Mayra Diaz-Buttacavoli would not comment on the specifics of the case, directing New Times to talk to people who were not directly involved. "Not to me, or the mom who prompted this story," she adds, in a pointed reference to Maria Guerra. Her husband Frank requested the second meeting, she says, to clear up the police report's implication that she pulled rank on the investigators. "I did not want there to be any perception on behalf of anyone's mind that this would not be properly or completely investigated," she says. "I did not interfere with that investigation."
The ordeal is not yet over for the Guerra family. On February 24 principal Kenna sent a letter to the Guerras that read, "As per Monsignor [John] Vaughan's instructions, it is necessary to inform you that due to school-related issues, you will not receive the registration packet for the new school year." This ban from St. Patrick applies not only to the eleven-year-old who was pushed around, but also to the six-year-old and five-year-old Guerra girls.
Maria Guerra says she met with Monsignor Vaughan on March 3. He said her children would not be allowed to attend St. Patrick, because they had applied for admission to another private school, according to Guerra.
Kenna referred New Times to the Archdiocese of Miami for comment. A spokeswoman for the archdiocese says the Guerra children left the school because of a "mutual decision."

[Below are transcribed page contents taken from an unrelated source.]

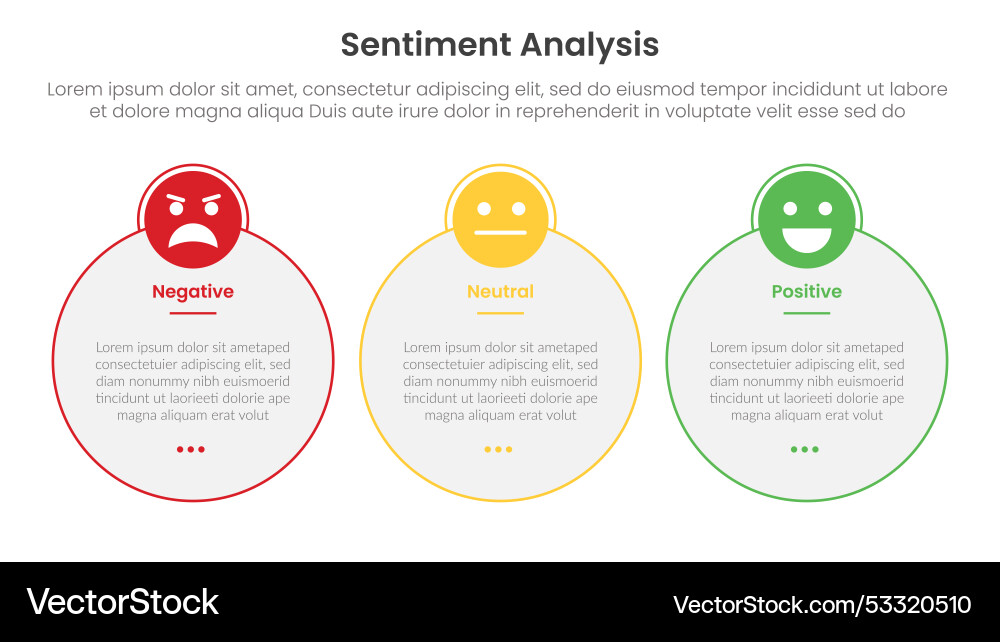 Sentiment Analysis

Lorem ipsum dolor sit amet, consectetur adipiscing elit, sed do eiusmod tempor incididunt ut labore et dolore magna aliqua Duis aute irure dolor in reprehenderit in voluptate velit esse sed do

Negative

Lorem ipsum dolor sit ametaped consectetuier adipiscing elit, sed diam nonummy nibh euismoerid tincidunt ut laorieeti dolorie ape magna aliquam erat volut

Neutral

Lorem ipsum dolor sit ametaped consectetuier adipiscing elit, sed diam nonummy nibh euismoerid tincidunt ut laorieeti dolorie ape magna aliquam erat volut

Positive

Lorem ipsum dolor sit ametaped consectetuier adipiscing elit, sed diam nonummy nibh euismoerid tincidunt ut laorieeti dolorie ape magna aliquam erat volut

VectorStock

VectorStock.com/53320510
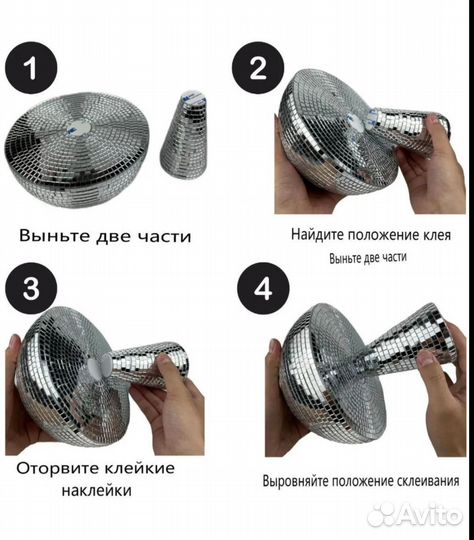 1

Выньте две части

2

Найдите положение клея

Выньте две части

3

Оторвите клейкие наклейки

4

Выровняйте положение склеивания

Avito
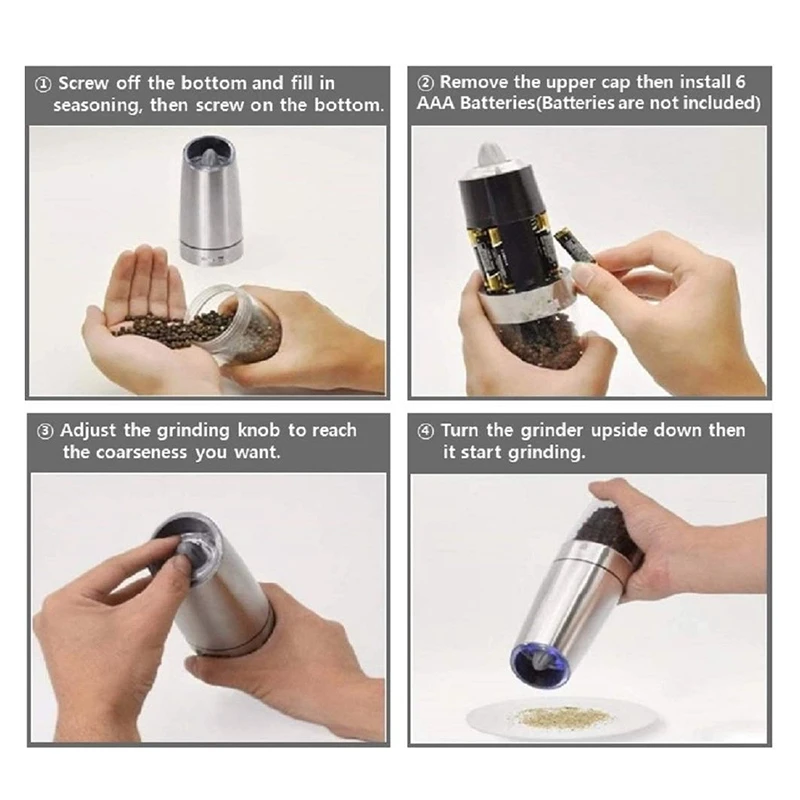 ① Screw off the bottom and fill in seasoning, then screw on the bottom.

② Remove the upper cap then install 6 AAA Batteries(Batteries are not included)

③ Adjust the grinding knob to reach the coarseness you want.

④ Turn the grinder upside down then it start grinding.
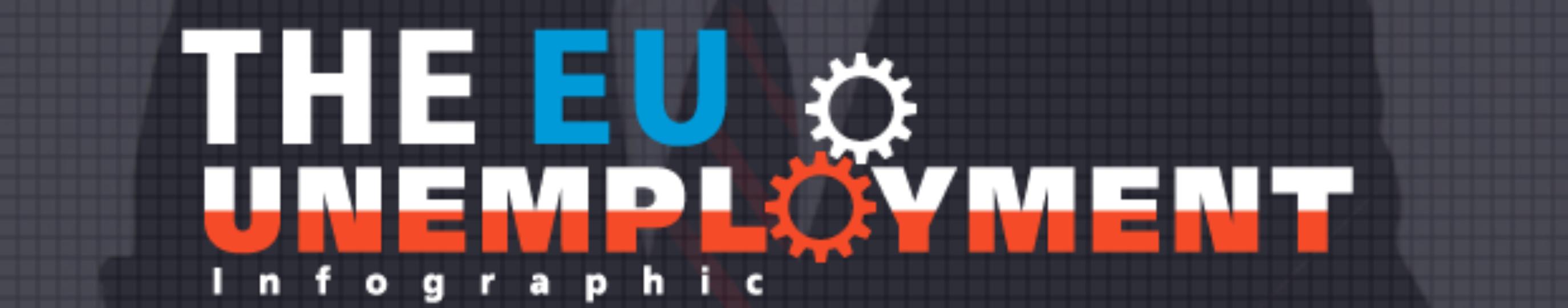 THE EU
UNEMPLOYMENT
Infographic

Guerra says there was nothing mutual about it. "We were not being allowed back because I went to the police and DCF got involved," she seethes. "I touched one of their more important [parishioners]. I guess it's not good to be on the bad side of an assistant city manager."

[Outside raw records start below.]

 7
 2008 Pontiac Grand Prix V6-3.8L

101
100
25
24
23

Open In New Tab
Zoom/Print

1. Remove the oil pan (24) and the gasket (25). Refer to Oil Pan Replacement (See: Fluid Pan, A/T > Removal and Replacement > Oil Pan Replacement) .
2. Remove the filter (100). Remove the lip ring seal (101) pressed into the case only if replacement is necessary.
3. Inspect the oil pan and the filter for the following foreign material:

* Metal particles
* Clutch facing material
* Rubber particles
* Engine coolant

Guerra adds that she is unsatisfied with the outcome of inquiries into the alleged battery, and has brought the matter to the Juvenile Division of the State Attorney's Office, which, she says, has opened yet another investigation. Leon Botkin, an assistant state attorney in the Juvenile Division, declined to comment.
The flap did nothing to dissuade St. Patrick from honoring the Buttacavolis last month. In lauding the clan, the guardian angel program playbill refers to the boys' favorite leisure activities. "Michael is active in the Boys Scouts [sic], and [his older brother] Franky is a member of the American Jr. Golf Association. In fact, they are a 'golf family.'"
In August 1994 both Michael and one of his older brothers were accused of beating up a seven-year-old boy at Bayshore Golf Course on Alton Road in Miami Beach. The alleged victim's father, Scott Curry, accused the Buttacavolis, then ages six and eleven, of whacking his son with a putter, pushing him to the ground, and kicking him repeatedly. This incident was reported in New Times ("Father Knows Arrest," April 20, 1995, by Art Levine). The State Attorney's Office declined to press charges against the boys, mostly because of their age, but did charge Scott Curry with trespassing -- specifically for passing out flyers at St. Patrick that described the alleged assault on the links. Prosecutors dropped the charge against Curry in June 1995.